Help I lost my dog!

When pets are part of the family, losing one can seem like the most terrifying thing in the world. With a calm head and a plan of action ahead of time, recovery can be much more likely.


Whether you have just adopted a dog, or you have had one for years, consider getting your pet microchipped. Any vet or shelter can scan the chip and it contains your information in an ID database.

Make sure your yard is secure. Check all fencing- make sure there are no holes, broken areas, or gaps. Check gates and make sure that they securely latch.

Never leave your dog outside unattended. Unfortunately, strange things happen. In rural areas, small animals can be attacked by larger ones. Occasionally you see weird stories  on the news about feuding neighboring retaliating via their animals. Don’t walk outside and go “where’s my dog?” and not have the slightest idea.

Have an emergency card ready in case you ever have a runaway or lost situation. Just like every human is supposed to have one of those lists in their safe of all of their credit cards, bank accounts, retirement accounts, email accounts, passwords, passports, etc., you should have one for your dog. Divide a piece of paper into fourths and put pertinent information on it: a photo (that you update every year), your contact info, description of the dog with identifying marks, dog tag numbers and microchip number if they have it, and medical conditions. If it is in fourths, it will be easy to copy, cut and distribute should the need arise.

The First Two Hours

The first two hours are critical. 90% of lost dogs are found within two miles of the home. Speediness is key to success.  Immediately mobilize as many people as you can. Friends, neighbors, anyone. The more people that know the dog, the better.

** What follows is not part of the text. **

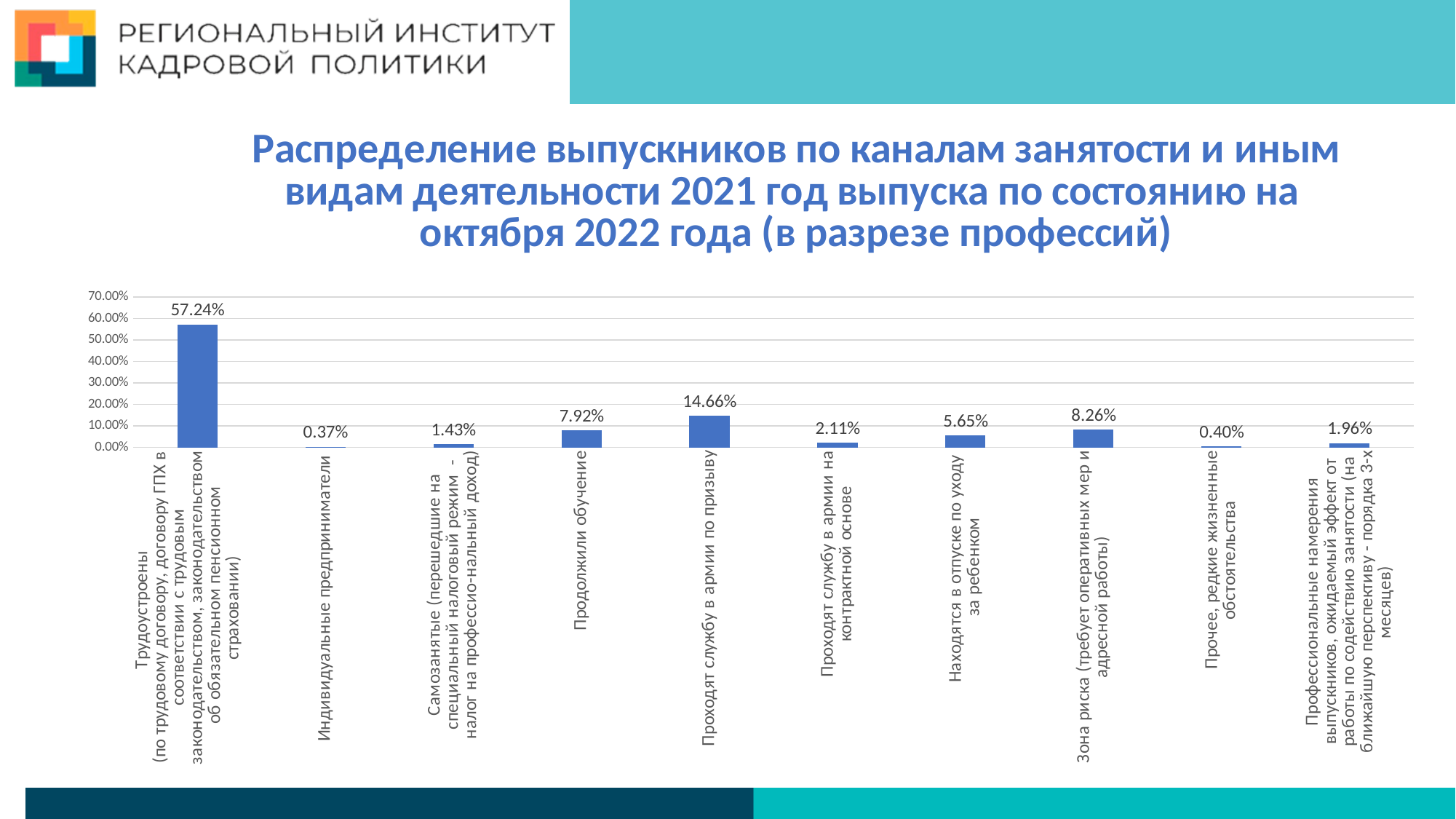
Which is larger: the value for "Находятся в отпуске по уходу за ребенком" or for "Проходят службу в армии на контрактной основе"? Находятся в отпуске по уходу за ребенком What percentage of graduates are shown as "Продолжили обучение"? 7.92% What kind of chart is shown on the slide? bar chart Which category has the highest value on the chart? Трудоустроены How many categories are plotted on the chart? 10 What is the difference between the values for "Проходят службу в армии по призыву" and "Проходят службу в армии на контрактной основе"? 12.55% Is the value for "Трудоустроены" greater or less than 50.00%? greater What is the highest value shown on the vertical axis of the chart? 70.00% Which category has the lowest value on the chart? Индивидуальные предприниматели What is the value for "Индивидуальные предприниматели"? 0.37% What is the value for "Проходят службу в армии по призыву"? 14.66% What is the difference between the values for "Зона риска" and "Продолжили обучение"? 0.34%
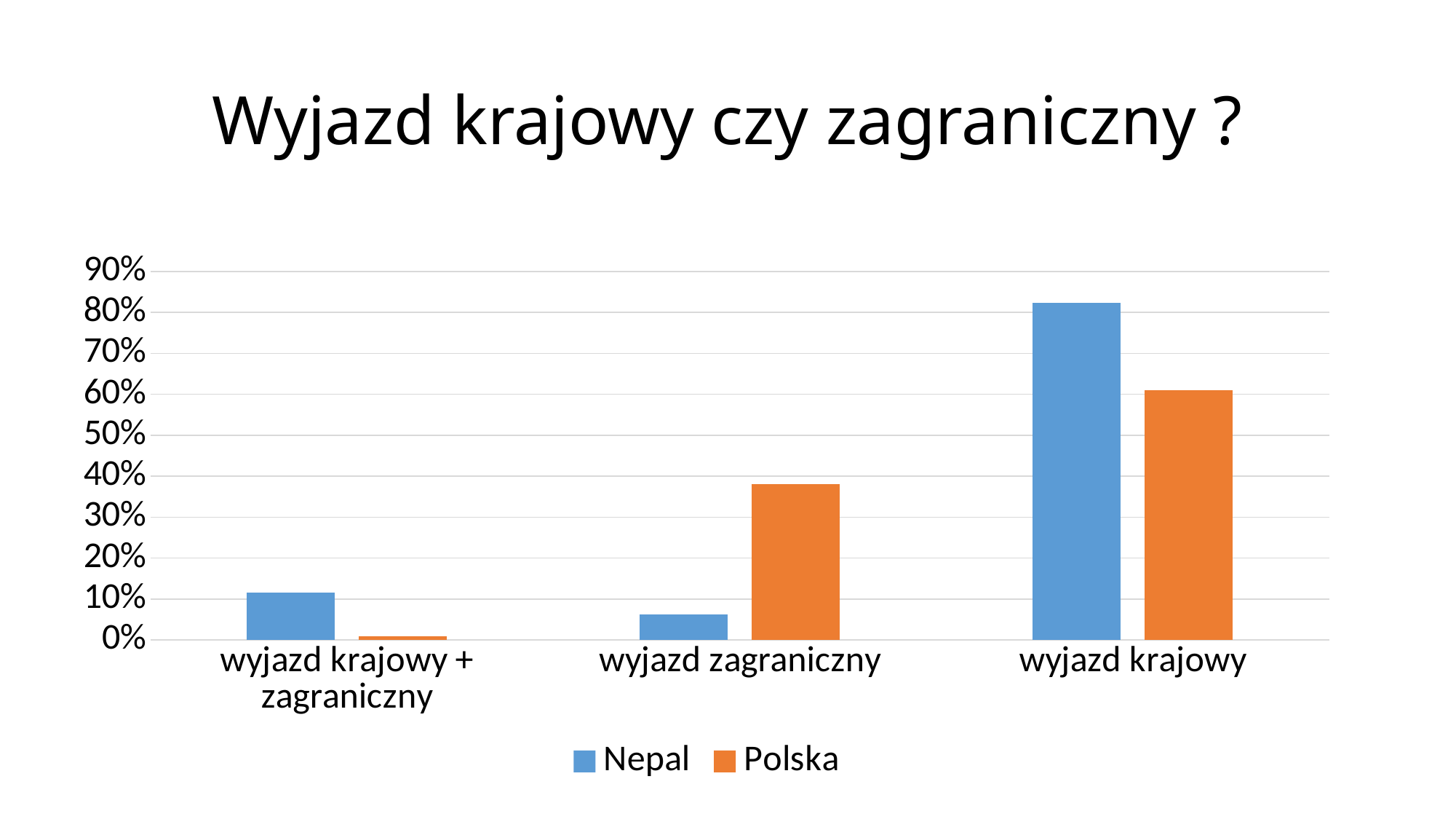
Which category has the highest value for Nepal? wyjazd krajowy How many series does the legend list? 2 Is the value for Nepal in wyjazd zagraniczny greater or less than 10%? less For wyjazd krajowy, which series has the larger value, Nepal or Polska? Nepal How many categories are shown on the x axis? 3 Which category has the lowest value for Nepal? wyjazd zagraniczny Is the value for Nepal in wyjazd krajowy greater or less than 70%? greater Is the value for Polska in wyjazd zagraniczny greater or less than 30%? greater What is the title of the slide? Wyjazd krajowy czy zagraniczny ? For wyjazd zagraniczny, which series has the larger value, Nepal or Polska? Polska What kind of chart is shown on the slide? bar chart Which category has the lowest value for Polska? wyjazd krajowy + zagraniczny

Leave one person at home to start making phone calls. Contact as many people as you know (that aren’t already with you) and let them know what has happened and to be on the lookout. Take to social media. Everyone is on it nowadays, it is easy and quick, use it to your advantage. Get on Facebook, Twitter, post pictures of your pet and let everyone know she is missing.

For those that are out, drive out a two mile radius and start working back. Take some treats and your dog’s favorite toy with you- preferably one that squeaks or makes noise. Squeak the toy and shake the treat bag calling your dog’s name as you canvass the neighborhood (be careful at intersections).

Remember that card you have kept in your safe? Now is the time to get it out and make about 200 copies. Hand them out as you are walking around, post them on telephone poles, hand them out to businesses.

After 24 Hours

If you haven’t found your dog in those first couple hours you need to intensify your search. Start by calling local animal shelters and hospitals. Contact and With, packages start at $29.95 and they boast a 85% success rate in the first week. At a basic package is free and they also claim an overall site success rate of 85%. Go to, a wonderful site dedicated to lost and found pets and post.

You need to expand your search at this point; go out a couple more miles and search farther. Talk to anyone you see and hand out and post fliers, up to 2,000. Talk to mail carriers, UPS/FedEx deliveries, gas stations, and post at parks.

After 2 Days

Expand your search even farther and repeat all the same steps. Call shelters that are outside of your area at this point. Check the paper for found dogs. Start visiting shelters to look at the found dogs, especially if your dog is not microchipped. Unless your dog has a very distinct marking, don’t expect shelter workers to recognize one “black lab mix” from another. You wouldn’t. Be sure to ask if there is a separate area for injured animals in case your dog might there.

If it has been longer than two days you may want to consider a trained tracking dog. More and more, tracking dogs are being used to track each other. Dogs have been used to rescue humans for years- now they are rescuing each other.

Be aware of scams, especially if you listed an award. Dogs can travel far but be suspicious if someone calls you saying they have your dog and it’s 500 miles away after only 2 days. If you someone calls or emails you saying they have your dog, flush them out first with a false question. Ask something like “oh do they have a white spot on their left paw?” And if the person readily says “yes!” then you have a scammer. Always meet your prospective pet hero in a public place, and always take someone with you.

Tips for your flyer: if you have a female, always say she is spayed even if she isn’t. This will discourage the less responsible from considering not returning your dog and breeding her instead. Never use words like “therapy dog”, “show dog”, or “pure bred” as this implies a value to the dog and increases the likelihood that you won’t get it back. Do use words like “takes anti-seizure medication” (if applicable) because this indicates an urgency, and “family pet” everyone can relate to.

I have to admit I don’t have a Reggie-card. Reggie is not a flight risk so I’ve never done it. But actually Reggie is a flight risk. Every time he has a seizure, he runs. He almost got lost when he escaped his collar at the county park. I live in a state where, unfortunately, you hear about car thefts rather frequently. And, also unfortunately, there is occasionally a dog or (gasp) a child left in the car when the owner runs into the store or gas station for a cup of coffee or some other small item. This is another reason to have info on hand for your pet, even they are well trained and not generally a flight risk.

This is a terrifying ordeal. With a little pre-planning and a calm head, a lost pet has a 90% chance of becoming a found pet.